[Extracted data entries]

___

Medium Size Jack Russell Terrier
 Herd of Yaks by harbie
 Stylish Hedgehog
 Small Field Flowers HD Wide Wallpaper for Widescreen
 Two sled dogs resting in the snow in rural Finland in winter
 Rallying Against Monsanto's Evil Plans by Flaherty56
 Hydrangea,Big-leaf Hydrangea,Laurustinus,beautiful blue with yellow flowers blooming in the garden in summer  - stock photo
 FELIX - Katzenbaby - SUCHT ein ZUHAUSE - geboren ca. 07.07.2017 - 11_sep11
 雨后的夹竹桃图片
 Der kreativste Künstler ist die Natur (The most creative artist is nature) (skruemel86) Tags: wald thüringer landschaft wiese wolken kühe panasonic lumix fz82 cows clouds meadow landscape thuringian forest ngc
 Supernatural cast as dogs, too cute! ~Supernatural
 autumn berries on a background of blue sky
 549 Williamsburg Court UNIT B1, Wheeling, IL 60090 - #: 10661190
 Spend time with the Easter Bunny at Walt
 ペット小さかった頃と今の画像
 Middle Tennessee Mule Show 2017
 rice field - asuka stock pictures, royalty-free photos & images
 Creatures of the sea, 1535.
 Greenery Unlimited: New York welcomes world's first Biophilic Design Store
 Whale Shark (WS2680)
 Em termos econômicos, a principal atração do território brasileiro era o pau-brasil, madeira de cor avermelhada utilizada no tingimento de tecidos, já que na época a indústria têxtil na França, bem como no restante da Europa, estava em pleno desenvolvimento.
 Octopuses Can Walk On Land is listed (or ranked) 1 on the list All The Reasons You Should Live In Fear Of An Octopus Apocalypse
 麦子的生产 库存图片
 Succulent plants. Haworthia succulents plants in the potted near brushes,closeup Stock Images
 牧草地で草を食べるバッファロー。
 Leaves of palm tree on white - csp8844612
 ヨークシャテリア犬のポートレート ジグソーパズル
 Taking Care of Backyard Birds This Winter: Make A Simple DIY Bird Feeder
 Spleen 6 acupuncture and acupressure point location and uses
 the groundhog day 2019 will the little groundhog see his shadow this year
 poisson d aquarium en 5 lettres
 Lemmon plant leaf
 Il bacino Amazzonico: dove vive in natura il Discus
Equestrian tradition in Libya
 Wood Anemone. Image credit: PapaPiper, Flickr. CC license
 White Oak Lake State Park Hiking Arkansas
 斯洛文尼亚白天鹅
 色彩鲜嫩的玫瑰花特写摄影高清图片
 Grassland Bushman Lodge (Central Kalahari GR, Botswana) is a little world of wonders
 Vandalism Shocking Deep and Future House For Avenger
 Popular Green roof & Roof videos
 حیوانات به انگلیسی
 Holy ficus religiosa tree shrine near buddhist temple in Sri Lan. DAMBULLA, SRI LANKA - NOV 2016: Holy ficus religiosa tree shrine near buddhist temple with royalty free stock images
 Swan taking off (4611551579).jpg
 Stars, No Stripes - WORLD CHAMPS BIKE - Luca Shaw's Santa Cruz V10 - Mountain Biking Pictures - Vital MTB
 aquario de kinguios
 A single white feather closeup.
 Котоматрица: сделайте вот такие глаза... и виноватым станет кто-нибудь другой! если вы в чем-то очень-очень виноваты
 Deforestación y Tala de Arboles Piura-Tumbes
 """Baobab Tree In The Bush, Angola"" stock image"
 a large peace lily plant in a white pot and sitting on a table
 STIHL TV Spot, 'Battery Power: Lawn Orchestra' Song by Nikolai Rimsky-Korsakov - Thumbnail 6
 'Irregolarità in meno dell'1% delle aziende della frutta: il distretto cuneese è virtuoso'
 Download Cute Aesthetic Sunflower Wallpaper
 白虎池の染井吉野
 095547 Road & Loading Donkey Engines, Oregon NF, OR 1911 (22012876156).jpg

___

# WHAT THE EXERCISE ASKS
What is needed is an exact printout of every line from the one with "Download Cute Aesthetic Sunflower Wallpaper" through the end of the data, including both, and nothing more.

# RESULT OF THIS TASK
 Download Cute Aesthetic Sunflower Wallpaper
 白虎池の染井吉野
 095547 Road & Loading Donkey Engines, Oregon NF, OR 1911 (22012876156).jpg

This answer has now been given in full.